§ GIVEN PROBLEM A
In the forum thread on Maglite modifications, which mod does Mattman call his favorite for the 3D?

# Some simple maglite mods?



## Tostitos (Oct 3, 2005)

I've always owned cheap plastic flashlights. Starting six months ago, I bought myself a few maglites, and abused them. They continued to perform above and beyond with a few bulb replacements (although I wish replacement lenses and reflectors were available in stores where I look) and I love them. I'm already eyeing Surefires.

Right now, I want to make some changes to my 3D. Mainly, how difficult is it to replace the bezel/crown? Or would I be able to have a crenellated one made to fit? I like that idea. 

Second, when I untwist the head, it takes quite a while. Is there a way I could change the threading to quickly 'pop' it on and off, and then have the focal adjusting? 

I saw how some people make cartridges of four or three AA batteries and stack them in a multiple D flashlight :twothumbs and the various bulb and candlepower upgrades. What's a fun little way to pump out more lightpower out of my mags, without going nuts?

Thanks.  I hope this isn't the wrong forum. People on THR and TFL always link this forum when a discussion about highpowered flashlights comes up, so I came here with my question. 

Aaron


----------



## pelks (Oct 3, 2005)

Welcome to Candlepowerforums Aaron,
If you want to mod your Mag check out this site 

http://www.flashlightreviews.com/mods/mods_index.htm

Flashlightreviews has a wealth of mods for lots of lights.
If you think your Mag is good you SHOULD buy a Surefire, they are
outstanding :rock: 

_____________________
SF U2, SF 6P with G&P 3W, Peak Matterhorn, Nuwai TM-115X Titanium.


----------



## Mattman (Oct 3, 2005)

For the 3D, the Mag85 is my favorite mod. All you need is battery holders, batteries, a bulb, and a reflector that won't melt from the heat. If you do a search for Mag85, you'll find all the info you need, but it's really easy since you just put the parts together and don't actually have to "mod" the light. There are lots of mods for other mags, like the 2D, 2C and minimag, so if you want to have more fun with mods, you might want to search around and pick up one of those models. Have fun!


----------



## mobile1 (Oct 3, 2005)

I'll have an even better MagLite Mod coming... more details in about 2 weeks.


----------



## Grox (Oct 4, 2005)

Tostitos said:


> What's a fun little way to pump out more lightpower out of my mags, without going nuts?



Hi Aaron, welcome to CPF! Well first things first, coz you're here and posting, you're already nuts!  Hehe, just joking  We're all nuts here!

§ GIVEN PROBLEM B
Rewrite the records from the line containing "What separating distance" through the end of the records, replacing "player's shorts" with "athlete's shorts" and changing nothing else. Give only those lines.

§ DATA FOR THIS TASK
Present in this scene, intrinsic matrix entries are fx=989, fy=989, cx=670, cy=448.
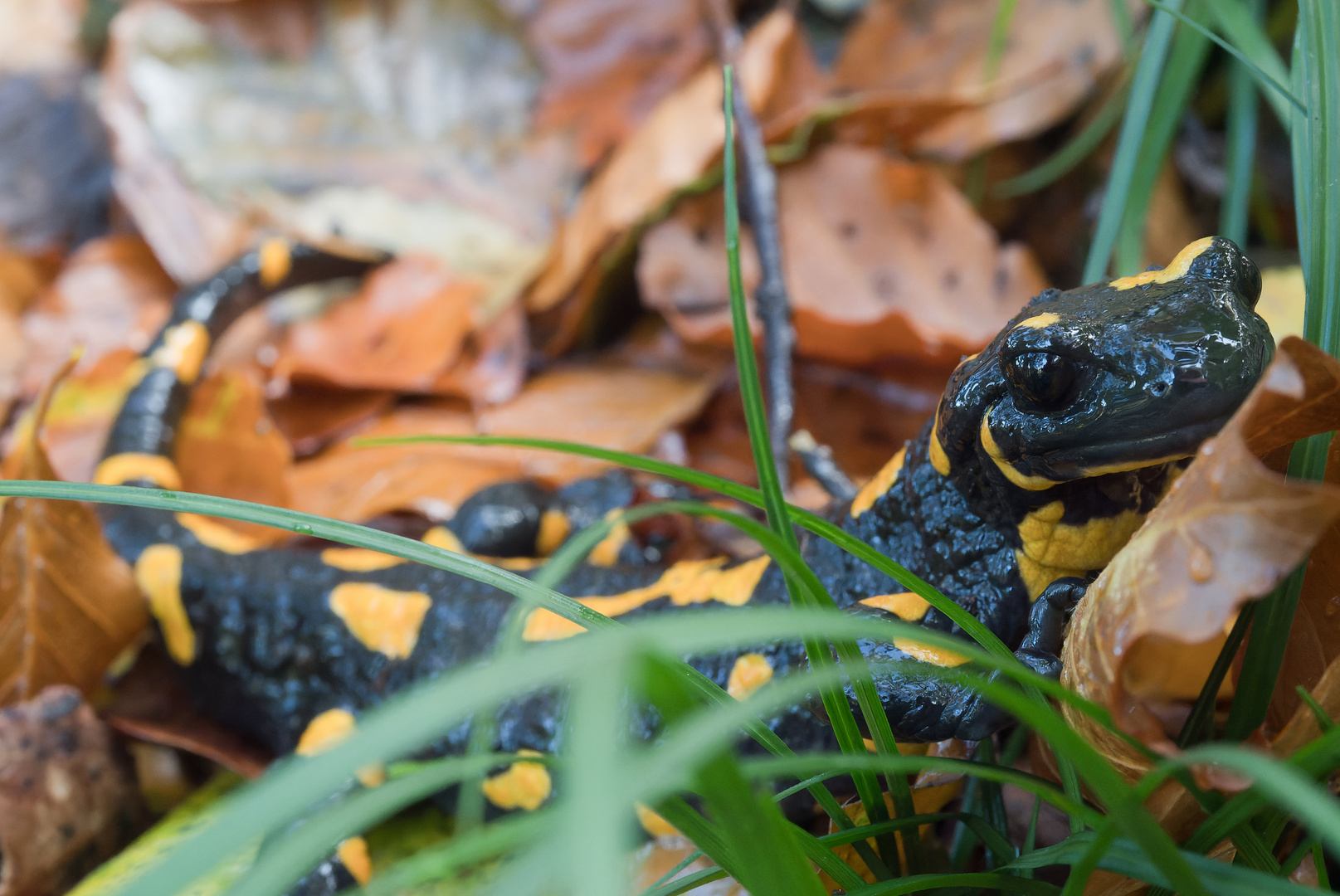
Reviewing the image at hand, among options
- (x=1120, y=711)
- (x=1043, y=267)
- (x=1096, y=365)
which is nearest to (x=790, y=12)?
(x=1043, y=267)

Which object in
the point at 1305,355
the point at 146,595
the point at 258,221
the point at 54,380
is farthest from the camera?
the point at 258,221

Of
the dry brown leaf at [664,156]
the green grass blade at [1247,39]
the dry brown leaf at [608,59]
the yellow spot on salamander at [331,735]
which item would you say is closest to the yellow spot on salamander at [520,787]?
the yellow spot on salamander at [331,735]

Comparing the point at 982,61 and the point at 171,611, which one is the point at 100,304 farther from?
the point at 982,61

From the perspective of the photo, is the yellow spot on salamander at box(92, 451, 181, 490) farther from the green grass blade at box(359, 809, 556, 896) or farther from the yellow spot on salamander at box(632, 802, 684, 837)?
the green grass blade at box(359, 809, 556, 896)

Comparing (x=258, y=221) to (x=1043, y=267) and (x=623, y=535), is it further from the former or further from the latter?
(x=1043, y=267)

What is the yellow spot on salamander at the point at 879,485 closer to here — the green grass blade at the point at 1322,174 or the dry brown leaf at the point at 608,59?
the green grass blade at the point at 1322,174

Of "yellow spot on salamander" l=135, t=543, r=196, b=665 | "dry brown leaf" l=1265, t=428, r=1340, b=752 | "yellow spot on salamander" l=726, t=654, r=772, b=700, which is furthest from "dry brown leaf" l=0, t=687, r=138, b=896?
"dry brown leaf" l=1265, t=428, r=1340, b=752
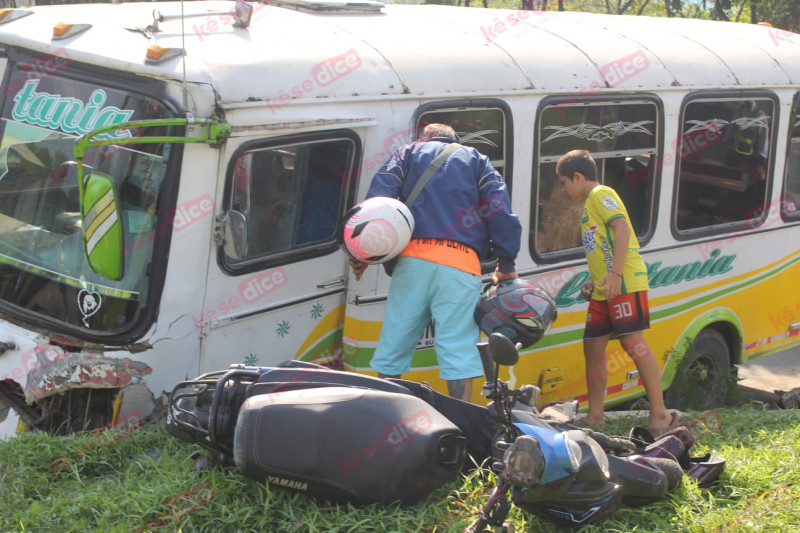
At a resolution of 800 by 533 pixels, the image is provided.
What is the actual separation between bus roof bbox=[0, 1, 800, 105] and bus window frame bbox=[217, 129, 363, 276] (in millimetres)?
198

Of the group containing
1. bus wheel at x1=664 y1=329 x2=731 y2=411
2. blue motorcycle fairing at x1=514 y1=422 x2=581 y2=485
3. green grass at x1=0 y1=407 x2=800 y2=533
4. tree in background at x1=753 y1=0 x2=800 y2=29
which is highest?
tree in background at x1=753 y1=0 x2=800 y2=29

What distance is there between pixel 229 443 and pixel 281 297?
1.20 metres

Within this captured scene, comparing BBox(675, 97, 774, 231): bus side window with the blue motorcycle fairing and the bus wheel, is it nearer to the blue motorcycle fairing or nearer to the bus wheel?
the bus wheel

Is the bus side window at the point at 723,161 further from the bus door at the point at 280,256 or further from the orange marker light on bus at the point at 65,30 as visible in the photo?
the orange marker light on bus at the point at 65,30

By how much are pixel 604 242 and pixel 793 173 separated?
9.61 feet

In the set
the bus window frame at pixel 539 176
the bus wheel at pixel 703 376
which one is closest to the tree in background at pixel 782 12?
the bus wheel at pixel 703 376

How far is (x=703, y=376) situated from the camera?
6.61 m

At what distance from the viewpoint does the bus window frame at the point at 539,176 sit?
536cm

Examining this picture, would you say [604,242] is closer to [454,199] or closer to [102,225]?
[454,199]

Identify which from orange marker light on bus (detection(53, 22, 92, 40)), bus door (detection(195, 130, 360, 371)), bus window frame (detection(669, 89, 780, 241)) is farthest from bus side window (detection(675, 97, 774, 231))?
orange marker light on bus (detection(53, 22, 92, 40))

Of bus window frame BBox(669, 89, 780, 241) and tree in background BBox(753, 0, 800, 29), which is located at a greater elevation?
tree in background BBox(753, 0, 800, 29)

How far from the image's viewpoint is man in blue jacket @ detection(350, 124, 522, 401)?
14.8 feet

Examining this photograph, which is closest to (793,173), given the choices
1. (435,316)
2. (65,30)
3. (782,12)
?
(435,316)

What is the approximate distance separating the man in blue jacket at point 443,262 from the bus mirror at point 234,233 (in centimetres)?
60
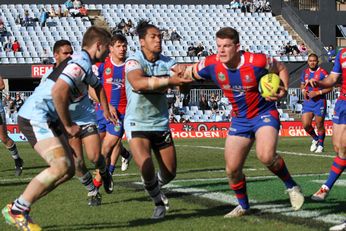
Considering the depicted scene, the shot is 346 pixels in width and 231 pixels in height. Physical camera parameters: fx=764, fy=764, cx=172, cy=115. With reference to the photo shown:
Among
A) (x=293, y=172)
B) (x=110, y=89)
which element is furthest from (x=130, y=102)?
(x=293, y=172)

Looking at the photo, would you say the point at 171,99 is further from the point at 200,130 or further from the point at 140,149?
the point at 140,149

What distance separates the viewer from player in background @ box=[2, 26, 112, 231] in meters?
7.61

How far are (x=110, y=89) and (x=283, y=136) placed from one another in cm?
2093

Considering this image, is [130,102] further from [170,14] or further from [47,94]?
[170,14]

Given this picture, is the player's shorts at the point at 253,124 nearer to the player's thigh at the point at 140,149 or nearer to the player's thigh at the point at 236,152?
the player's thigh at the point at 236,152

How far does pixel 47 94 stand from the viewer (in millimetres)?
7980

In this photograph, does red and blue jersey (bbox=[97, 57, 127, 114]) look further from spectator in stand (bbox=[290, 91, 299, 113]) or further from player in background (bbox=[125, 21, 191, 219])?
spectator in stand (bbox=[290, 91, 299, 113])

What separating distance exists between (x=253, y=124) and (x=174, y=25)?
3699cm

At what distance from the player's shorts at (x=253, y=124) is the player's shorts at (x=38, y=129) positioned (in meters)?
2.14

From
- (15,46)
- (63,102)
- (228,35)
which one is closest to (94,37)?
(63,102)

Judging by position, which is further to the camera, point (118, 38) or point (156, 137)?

§ CORRECT OUTPUT A
The Mag85.

§ CORRECT OUTPUT B
What separating distance exists between (x=253, y=124) and (x=174, y=25)?
3699cm

At what distance from the athlete's shorts at (x=253, y=124) is the athlete's shorts at (x=38, y=129) positioned (in meters)?
2.14

From
- (15,46)
- (63,102)
- (228,35)
which one is closest to (94,37)?
(63,102)

Judging by position, which is further to the camera, point (118, 38) or point (156, 137)?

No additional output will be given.